Pork Tenderloin with Orange Compote

From Cooking Light, September 2011

Total Time: 2 Hours and 21 Minutes

Serves: 4


  • 1 (1-pound) pork tenderloin, trimmed (I used 1.5 pounds and think it worked out better.)
  • 4 teaspoons extra-virgin olive oil, divided
  • ¾ teaspoon kosher salt, divided
  • ½ teaspoon freshly ground black pepper, divided
  • ¼ teaspoon ground cumin (Hi Mom! Just skip this spice)
  • ¼ teaspoon ground red pepper
  • 1 ½ cups thinly sliced onion
  • ½ teaspoon grated orange rind
  • ½ cup fresh orange juice
  • 2 tablespoons dried currants (Raisins work too)
  • 2 tablespoons sherry vinegar
  • 1 teaspoon sugar
  • 1 cup fat-free, lower-sodium chicken broth
  • ¼ cup dry white wine


  1. Slice pork lengthwise, cutting to, but not through, other side. Open halves. Place pork between sheets of plastic wrap; pound to ¼ inch.
  2. Combine 1 teaspoon olive oil, ¼ teaspoon salt, ¼ teaspoon black pepper, cumin, and red pepper in a small bowl. Brush pork with mixture. Cover and refrigerate for 1hour.
  3. Heat remaining 1 tablespoon oil in a large skillet over medium-low heat.
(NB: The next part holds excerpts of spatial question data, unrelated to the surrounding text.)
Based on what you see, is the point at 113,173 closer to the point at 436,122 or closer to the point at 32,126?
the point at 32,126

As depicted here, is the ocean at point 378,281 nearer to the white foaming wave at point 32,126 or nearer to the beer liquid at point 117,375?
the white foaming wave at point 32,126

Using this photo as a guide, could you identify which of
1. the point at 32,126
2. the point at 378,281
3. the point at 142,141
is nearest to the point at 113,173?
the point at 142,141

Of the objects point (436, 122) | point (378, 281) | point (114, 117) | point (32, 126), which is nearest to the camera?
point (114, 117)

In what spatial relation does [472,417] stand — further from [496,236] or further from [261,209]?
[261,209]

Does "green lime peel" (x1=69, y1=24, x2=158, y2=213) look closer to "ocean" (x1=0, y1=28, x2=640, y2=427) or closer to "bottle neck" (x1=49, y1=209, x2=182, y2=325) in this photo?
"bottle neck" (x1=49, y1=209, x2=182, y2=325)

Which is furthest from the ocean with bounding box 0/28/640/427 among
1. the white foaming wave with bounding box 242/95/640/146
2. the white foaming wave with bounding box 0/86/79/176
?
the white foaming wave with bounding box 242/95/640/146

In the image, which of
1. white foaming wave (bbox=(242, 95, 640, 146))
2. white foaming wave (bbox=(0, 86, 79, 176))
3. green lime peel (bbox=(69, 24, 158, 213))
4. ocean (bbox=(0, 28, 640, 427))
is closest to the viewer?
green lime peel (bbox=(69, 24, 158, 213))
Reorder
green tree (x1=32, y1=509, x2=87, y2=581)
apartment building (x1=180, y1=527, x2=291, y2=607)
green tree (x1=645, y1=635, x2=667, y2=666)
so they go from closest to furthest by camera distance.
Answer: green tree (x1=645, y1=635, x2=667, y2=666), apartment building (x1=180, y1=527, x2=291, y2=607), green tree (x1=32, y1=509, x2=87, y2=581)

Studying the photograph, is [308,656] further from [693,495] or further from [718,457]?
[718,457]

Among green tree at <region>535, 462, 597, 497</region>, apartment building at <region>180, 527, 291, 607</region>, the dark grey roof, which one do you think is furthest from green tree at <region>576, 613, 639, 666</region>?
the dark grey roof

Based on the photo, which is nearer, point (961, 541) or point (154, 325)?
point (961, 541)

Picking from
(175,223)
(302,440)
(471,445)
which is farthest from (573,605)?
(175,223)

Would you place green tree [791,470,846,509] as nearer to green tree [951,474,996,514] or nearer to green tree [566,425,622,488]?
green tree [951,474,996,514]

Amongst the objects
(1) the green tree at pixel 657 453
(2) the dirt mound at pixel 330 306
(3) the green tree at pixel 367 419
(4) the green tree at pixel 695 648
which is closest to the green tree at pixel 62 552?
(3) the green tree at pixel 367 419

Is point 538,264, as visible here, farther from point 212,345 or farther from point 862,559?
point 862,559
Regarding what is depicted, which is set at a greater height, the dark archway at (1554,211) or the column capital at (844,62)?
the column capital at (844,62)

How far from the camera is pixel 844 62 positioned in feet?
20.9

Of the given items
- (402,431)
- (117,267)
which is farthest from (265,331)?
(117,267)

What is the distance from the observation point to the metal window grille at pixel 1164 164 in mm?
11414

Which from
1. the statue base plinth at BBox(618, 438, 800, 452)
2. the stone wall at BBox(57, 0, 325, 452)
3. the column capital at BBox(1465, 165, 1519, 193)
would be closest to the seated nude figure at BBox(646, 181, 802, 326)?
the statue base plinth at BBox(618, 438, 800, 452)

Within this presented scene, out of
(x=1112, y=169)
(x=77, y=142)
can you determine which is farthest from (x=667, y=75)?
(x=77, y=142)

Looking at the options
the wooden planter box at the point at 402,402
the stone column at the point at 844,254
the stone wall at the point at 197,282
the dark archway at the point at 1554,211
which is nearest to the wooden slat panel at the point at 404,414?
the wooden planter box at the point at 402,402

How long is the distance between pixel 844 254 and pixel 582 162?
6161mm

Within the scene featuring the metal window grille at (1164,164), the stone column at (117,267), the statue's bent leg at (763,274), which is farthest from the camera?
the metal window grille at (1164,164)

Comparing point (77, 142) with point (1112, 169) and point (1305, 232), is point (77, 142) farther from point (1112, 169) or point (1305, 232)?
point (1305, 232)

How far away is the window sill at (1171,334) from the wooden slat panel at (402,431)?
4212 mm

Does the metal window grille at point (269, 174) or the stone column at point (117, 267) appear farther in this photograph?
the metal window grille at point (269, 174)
Add onion; cook 20 minutes or until golden brown, stirring occasionally. Add ½ teaspoon salt, ¼ teaspoon black pepper, rind, and next 4 ingredients (through sugar); bring to a boil. Cook 14 minutes or until liquid almost evaporates, stirring occasionally. Cool slightly.
  4. Spread onion mixture over pork; leave l/2-inch border. Roll, starting with long side. Secure pork with wooden picks. (I just kinda pressed the edge into the roll and it stayed. It gave me a looser spiral, but if you’re not picky, you can save your toothpicks.)
  5. Combine broth and wine in a large Dutch oven; bring to a boil. Add tenderloin; cover, reduce heat, and simmer 15 minutes or until a thermometer registers 145°. Remove pork from pan; keep warm. Bring cooking liquid to a boil; cook 8 minutes or until reduced to ½ cup. Strain cooking liquid through a sieve into a bowl; discard solids. Remove and discard wooden picks from pork; slice crosswise.